# START OF RAW DATA
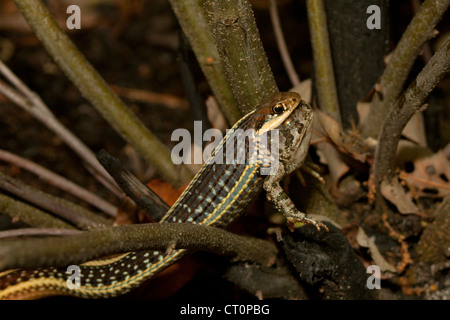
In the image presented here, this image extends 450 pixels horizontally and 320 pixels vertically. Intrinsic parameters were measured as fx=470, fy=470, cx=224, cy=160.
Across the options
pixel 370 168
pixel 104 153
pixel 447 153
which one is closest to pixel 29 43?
pixel 104 153

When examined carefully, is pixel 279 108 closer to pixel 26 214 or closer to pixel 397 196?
pixel 397 196

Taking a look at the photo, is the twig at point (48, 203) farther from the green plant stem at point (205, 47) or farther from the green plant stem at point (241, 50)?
the green plant stem at point (241, 50)

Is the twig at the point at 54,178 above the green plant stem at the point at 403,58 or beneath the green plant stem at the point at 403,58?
beneath

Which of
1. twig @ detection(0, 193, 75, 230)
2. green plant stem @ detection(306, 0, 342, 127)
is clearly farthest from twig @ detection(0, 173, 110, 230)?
green plant stem @ detection(306, 0, 342, 127)

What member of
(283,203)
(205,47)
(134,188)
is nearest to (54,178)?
(134,188)

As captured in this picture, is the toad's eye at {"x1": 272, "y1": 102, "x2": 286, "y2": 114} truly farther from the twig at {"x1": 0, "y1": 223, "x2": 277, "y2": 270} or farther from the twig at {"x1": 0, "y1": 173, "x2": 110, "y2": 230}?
the twig at {"x1": 0, "y1": 173, "x2": 110, "y2": 230}

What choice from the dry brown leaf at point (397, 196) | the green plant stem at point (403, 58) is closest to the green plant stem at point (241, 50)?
the green plant stem at point (403, 58)
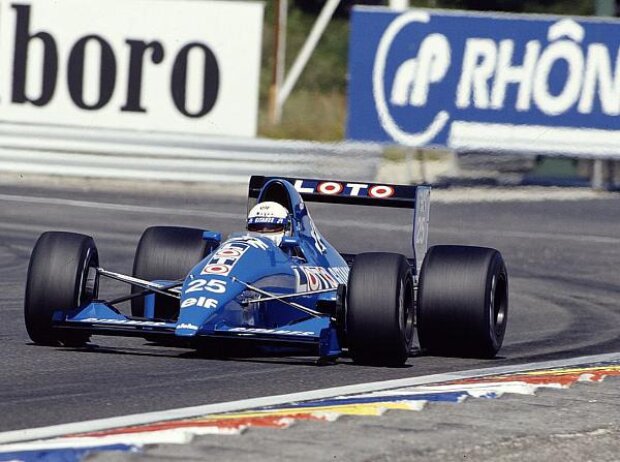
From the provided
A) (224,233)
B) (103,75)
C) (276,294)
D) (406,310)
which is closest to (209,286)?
(276,294)

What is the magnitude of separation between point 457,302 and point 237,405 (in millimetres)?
2230

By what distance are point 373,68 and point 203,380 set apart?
14.3 m

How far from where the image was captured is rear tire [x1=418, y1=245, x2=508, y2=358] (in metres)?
8.60

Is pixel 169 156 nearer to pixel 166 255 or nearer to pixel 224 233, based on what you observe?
pixel 224 233

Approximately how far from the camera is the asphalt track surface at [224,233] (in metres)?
7.18

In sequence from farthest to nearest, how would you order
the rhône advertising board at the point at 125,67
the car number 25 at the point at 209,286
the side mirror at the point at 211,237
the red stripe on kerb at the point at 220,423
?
the rhône advertising board at the point at 125,67, the side mirror at the point at 211,237, the car number 25 at the point at 209,286, the red stripe on kerb at the point at 220,423

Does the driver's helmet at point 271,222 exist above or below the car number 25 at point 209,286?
above

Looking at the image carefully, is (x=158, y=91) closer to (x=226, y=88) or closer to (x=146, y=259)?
(x=226, y=88)

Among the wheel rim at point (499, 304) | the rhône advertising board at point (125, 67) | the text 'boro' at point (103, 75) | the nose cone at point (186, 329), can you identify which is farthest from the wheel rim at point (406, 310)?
the text 'boro' at point (103, 75)

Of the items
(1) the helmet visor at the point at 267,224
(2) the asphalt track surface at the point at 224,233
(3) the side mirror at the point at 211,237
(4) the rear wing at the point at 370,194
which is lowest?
(2) the asphalt track surface at the point at 224,233

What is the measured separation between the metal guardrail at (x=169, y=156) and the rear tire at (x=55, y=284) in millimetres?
11795

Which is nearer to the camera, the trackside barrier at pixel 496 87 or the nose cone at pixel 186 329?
the nose cone at pixel 186 329

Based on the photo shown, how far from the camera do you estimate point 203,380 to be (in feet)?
24.8

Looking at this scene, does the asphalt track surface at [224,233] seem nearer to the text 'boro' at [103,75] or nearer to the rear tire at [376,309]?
the rear tire at [376,309]
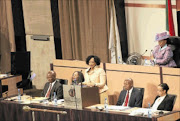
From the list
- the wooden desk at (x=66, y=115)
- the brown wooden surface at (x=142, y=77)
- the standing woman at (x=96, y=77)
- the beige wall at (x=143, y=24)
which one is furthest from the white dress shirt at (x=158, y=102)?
the beige wall at (x=143, y=24)

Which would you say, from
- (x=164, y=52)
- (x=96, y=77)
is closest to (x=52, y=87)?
(x=96, y=77)

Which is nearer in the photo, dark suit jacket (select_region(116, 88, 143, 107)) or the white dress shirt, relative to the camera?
the white dress shirt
# END OF RAW DATA
#### [TO DO]
Render all the items above as a JSON list of strings, one string per line, skipping blank lines. Leave out the pictures.

#### [RESPONSE]
[
  "In the image presented here, this image extends 450 pixels horizontally and 320 pixels vertically. Intrinsic parameters were measured as fx=470, fy=470, cx=224, cy=160.",
  "Across the options",
  "pixel 370 168",
  "pixel 104 153",
  "pixel 447 153",
  "which one is closest to pixel 29 43?",
  "pixel 104 153",
  "When examined carefully, is pixel 279 108 closer to pixel 26 214 or closer to pixel 397 196?",
  "pixel 397 196",
  "Taking a look at the photo, is the twig at point (48, 203) farther from the green plant stem at point (205, 47) or farther from the green plant stem at point (241, 50)?",
  "the green plant stem at point (241, 50)",
  "Is the twig at the point at 54,178 above the green plant stem at the point at 403,58 or beneath the green plant stem at the point at 403,58?",
  "beneath",
  "Which of",
  "1. twig @ detection(0, 193, 75, 230)",
  "2. green plant stem @ detection(306, 0, 342, 127)",
  "is clearly farthest from twig @ detection(0, 173, 110, 230)?",
  "green plant stem @ detection(306, 0, 342, 127)",
  "What member of",
  "(283,203)",
  "(205,47)",
  "(134,188)",
  "is nearest to (54,178)?",
  "(134,188)",
  "As captured in this picture, is the toad's eye at {\"x1\": 272, \"y1\": 102, \"x2\": 286, \"y2\": 114} truly farther from the twig at {\"x1\": 0, \"y1\": 223, \"x2\": 277, \"y2\": 270} or farther from the twig at {\"x1\": 0, \"y1\": 173, \"x2\": 110, \"y2\": 230}?",
  "the twig at {\"x1\": 0, \"y1\": 173, \"x2\": 110, \"y2\": 230}",
  "What choice from the dry brown leaf at point (397, 196) | the green plant stem at point (403, 58) is closest to the green plant stem at point (241, 50)?",
  "the green plant stem at point (403, 58)",
  "From the provided",
  "A) (224,233)",
  "B) (103,75)",
  "C) (276,294)",
  "D) (406,310)",
  "which is closest to (209,286)?",
  "(276,294)",
  "What is the magnitude of separation between point 457,302 and point 237,405 (in millimetres)?",
  "2230",
  "By what distance are point 373,68 and point 203,380 set apart?",
  "14.3 m",
  "How far from where the image was captured is rear tire [x1=418, y1=245, x2=508, y2=358] (in metres)?",
  "8.60",
  "Is pixel 169 156 nearer to pixel 166 255 or nearer to pixel 224 233, based on what you observe?",
  "pixel 224 233",
  "Approximately how far from the camera is the asphalt track surface at [224,233] (in metres)?",
  "7.18",
  "In sequence from farthest to nearest, how would you order",
  "the rhône advertising board at the point at 125,67",
  "the car number 25 at the point at 209,286",
  "the side mirror at the point at 211,237",
  "the red stripe on kerb at the point at 220,423",
  "?",
  "the rhône advertising board at the point at 125,67, the side mirror at the point at 211,237, the car number 25 at the point at 209,286, the red stripe on kerb at the point at 220,423",
  "Does the driver's helmet at point 271,222 exist above or below the car number 25 at point 209,286?",
  "above",
  "Looking at the image carefully, is (x=158, y=91) closer to (x=226, y=88) or closer to (x=146, y=259)?",
  "(x=226, y=88)",
  "Among the wheel rim at point (499, 304) | the rhône advertising board at point (125, 67) | the text 'boro' at point (103, 75) | the nose cone at point (186, 329), can you identify which is farthest from the wheel rim at point (406, 310)?",
  "the text 'boro' at point (103, 75)",
  "Of the items",
  "(1) the helmet visor at the point at 267,224",
  "(2) the asphalt track surface at the point at 224,233",
  "(3) the side mirror at the point at 211,237",
  "(4) the rear wing at the point at 370,194",
  "which is lowest?",
  "(2) the asphalt track surface at the point at 224,233",
  "What is the measured separation between the metal guardrail at (x=169, y=156) and the rear tire at (x=55, y=284) in millimetres?",
  "11795",
  "Which is nearer to the camera, the trackside barrier at pixel 496 87 or the nose cone at pixel 186 329?",
  "the nose cone at pixel 186 329",
  "Based on the photo shown, how far from the camera do you estimate point 203,380 to be (in feet)?",
  "24.8",
  "Looking at this scene, does the asphalt track surface at [224,233] seem nearer to the text 'boro' at [103,75] or nearer to the rear tire at [376,309]?",
  "the rear tire at [376,309]",
  "From the list",
  "- the wooden desk at (x=66, y=115)",
  "- the brown wooden surface at (x=142, y=77)",
  "- the standing woman at (x=96, y=77)",
  "- the beige wall at (x=143, y=24)",
  "which one is furthest from the white dress shirt at (x=158, y=102)?",
  "the beige wall at (x=143, y=24)",
  "Which would you say, from",
  "- (x=164, y=52)",
  "- (x=96, y=77)",
  "is closest to (x=52, y=87)?",
  "(x=96, y=77)",
  "Which is nearer in the photo, dark suit jacket (select_region(116, 88, 143, 107)) or the white dress shirt, relative to the camera?",
  "the white dress shirt"
]